## Given request
Take the line that has "What is the overall" in it and every line after it to the end of the entries, and reproduce them exactly.

-- start of Entries --

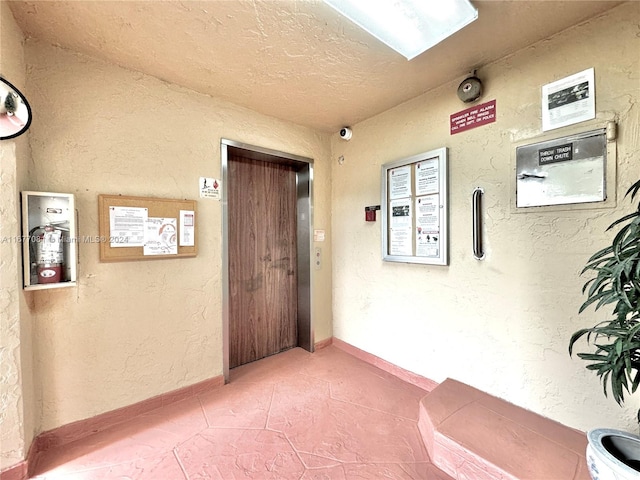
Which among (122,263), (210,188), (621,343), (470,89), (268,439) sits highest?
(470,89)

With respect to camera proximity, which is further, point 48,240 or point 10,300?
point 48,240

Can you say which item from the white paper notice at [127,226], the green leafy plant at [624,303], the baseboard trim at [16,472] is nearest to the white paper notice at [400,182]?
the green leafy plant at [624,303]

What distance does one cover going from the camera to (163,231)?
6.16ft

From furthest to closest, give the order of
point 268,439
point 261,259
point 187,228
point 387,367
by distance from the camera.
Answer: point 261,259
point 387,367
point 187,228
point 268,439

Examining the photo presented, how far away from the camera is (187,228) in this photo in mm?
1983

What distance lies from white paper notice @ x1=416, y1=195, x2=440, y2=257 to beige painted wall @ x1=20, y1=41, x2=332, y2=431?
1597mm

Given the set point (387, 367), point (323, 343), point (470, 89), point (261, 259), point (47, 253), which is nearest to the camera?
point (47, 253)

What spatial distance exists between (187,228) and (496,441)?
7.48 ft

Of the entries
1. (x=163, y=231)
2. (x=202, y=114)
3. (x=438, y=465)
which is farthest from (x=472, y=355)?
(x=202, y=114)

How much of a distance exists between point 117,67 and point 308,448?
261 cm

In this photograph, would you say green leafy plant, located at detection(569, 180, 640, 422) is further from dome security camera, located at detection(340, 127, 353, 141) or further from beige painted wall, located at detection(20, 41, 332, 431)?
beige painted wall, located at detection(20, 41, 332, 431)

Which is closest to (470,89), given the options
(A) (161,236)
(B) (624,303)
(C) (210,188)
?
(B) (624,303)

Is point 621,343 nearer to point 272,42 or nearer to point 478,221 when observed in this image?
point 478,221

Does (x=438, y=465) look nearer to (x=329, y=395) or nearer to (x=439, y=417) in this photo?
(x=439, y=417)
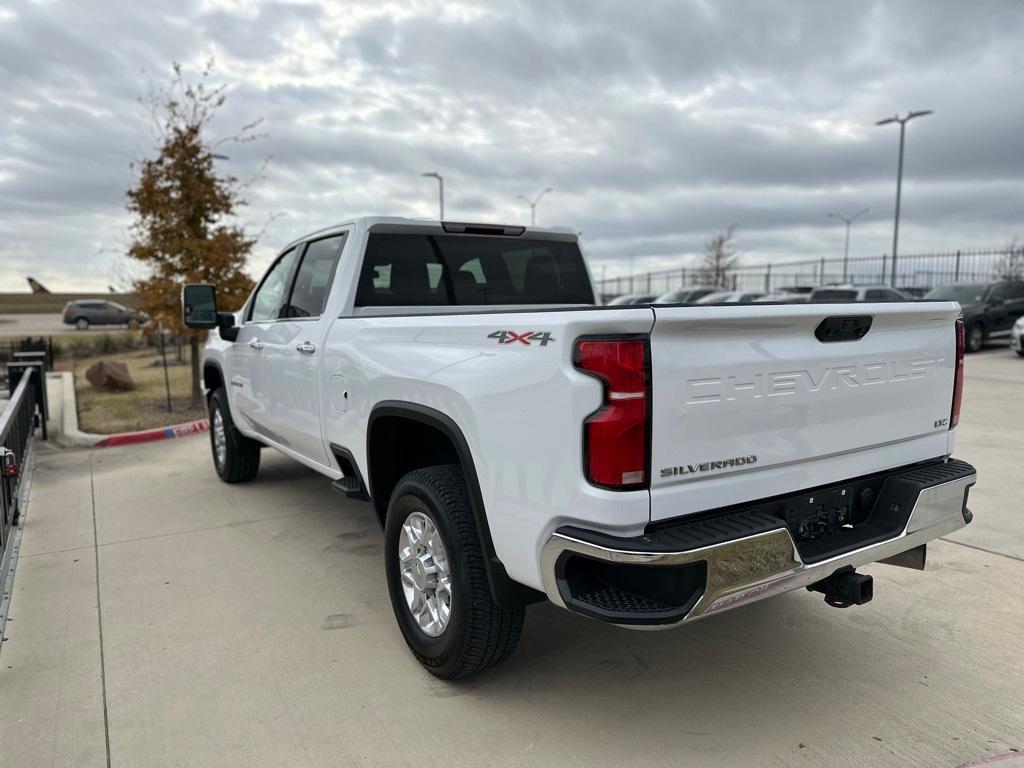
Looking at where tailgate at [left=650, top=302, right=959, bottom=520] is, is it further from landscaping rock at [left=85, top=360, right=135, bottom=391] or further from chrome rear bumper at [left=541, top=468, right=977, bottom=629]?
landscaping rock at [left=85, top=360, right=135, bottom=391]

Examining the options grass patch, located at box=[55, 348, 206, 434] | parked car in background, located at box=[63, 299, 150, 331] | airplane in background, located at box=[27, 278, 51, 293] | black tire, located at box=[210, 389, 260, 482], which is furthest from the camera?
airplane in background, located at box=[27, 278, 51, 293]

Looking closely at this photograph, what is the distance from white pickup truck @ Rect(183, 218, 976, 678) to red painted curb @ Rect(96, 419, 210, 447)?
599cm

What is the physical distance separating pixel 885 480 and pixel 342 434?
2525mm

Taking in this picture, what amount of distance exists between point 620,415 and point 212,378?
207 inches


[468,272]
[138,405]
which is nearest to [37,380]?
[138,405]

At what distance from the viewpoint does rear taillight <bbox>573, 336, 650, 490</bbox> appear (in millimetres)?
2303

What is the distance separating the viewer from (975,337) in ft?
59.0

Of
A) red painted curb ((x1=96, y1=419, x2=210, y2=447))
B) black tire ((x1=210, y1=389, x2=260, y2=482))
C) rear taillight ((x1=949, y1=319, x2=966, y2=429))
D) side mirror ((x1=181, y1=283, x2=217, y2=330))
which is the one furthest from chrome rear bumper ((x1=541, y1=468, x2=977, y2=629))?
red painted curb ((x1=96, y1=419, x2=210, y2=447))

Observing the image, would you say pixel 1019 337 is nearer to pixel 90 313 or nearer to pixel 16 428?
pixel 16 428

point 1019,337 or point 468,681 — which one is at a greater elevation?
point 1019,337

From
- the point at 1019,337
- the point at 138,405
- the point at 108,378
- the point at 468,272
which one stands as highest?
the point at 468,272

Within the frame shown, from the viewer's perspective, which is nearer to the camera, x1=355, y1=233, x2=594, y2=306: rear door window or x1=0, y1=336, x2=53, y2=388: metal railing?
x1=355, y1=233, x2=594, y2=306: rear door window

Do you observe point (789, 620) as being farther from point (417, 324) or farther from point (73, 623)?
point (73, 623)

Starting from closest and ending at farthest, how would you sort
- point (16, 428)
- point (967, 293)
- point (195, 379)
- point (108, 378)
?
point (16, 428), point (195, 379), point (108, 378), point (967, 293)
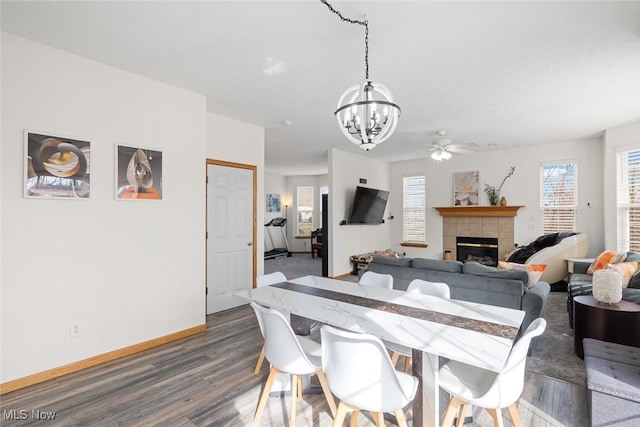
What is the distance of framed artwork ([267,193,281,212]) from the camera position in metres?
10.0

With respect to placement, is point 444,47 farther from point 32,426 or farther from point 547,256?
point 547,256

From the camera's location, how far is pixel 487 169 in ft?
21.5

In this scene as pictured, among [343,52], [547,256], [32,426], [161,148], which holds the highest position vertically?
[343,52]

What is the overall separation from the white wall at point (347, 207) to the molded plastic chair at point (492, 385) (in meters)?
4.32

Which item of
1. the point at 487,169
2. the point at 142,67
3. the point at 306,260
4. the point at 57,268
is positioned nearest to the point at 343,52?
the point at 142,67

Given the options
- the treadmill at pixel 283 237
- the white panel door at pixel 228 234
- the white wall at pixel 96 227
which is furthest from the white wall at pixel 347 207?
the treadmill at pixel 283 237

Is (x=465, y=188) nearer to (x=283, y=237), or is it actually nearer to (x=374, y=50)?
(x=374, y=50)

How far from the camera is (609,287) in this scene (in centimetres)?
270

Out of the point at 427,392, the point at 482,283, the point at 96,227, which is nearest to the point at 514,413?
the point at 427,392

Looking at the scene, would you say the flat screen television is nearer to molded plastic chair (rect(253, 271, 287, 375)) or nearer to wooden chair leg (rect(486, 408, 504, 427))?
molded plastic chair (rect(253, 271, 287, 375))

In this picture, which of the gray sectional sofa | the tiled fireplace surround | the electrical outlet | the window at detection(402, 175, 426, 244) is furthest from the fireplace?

-- end of Entries --

## Solution below
What is the overall separation from the white wall at point (347, 207) to the molded plastic chair at point (492, 385) (in meters)?
4.32

Which item of
1. the point at 487,169
2. the point at 142,67
3. the point at 306,260
4. the point at 57,268
is positioned nearest to the point at 343,52?
the point at 142,67

Given the options
- the treadmill at pixel 283 237
- the white panel door at pixel 228 234
- the white wall at pixel 96 227
which is furthest from the white wall at pixel 347 207?
the treadmill at pixel 283 237

Is (x=465, y=188) nearer to (x=283, y=237), or is it actually nearer to (x=374, y=50)?
(x=374, y=50)

How far from the camera is (609,287) in this scene (in centimetres)?
270

Out of the point at 427,392, the point at 482,283, the point at 96,227, which is nearest to the point at 514,413?
the point at 427,392

Looking at the scene, would you say the flat screen television is nearer to molded plastic chair (rect(253, 271, 287, 375)) or nearer to wooden chair leg (rect(486, 408, 504, 427))?
molded plastic chair (rect(253, 271, 287, 375))

In this picture, which of the gray sectional sofa | the tiled fireplace surround | the electrical outlet | the window at detection(402, 175, 426, 244) is furthest from the fireplace?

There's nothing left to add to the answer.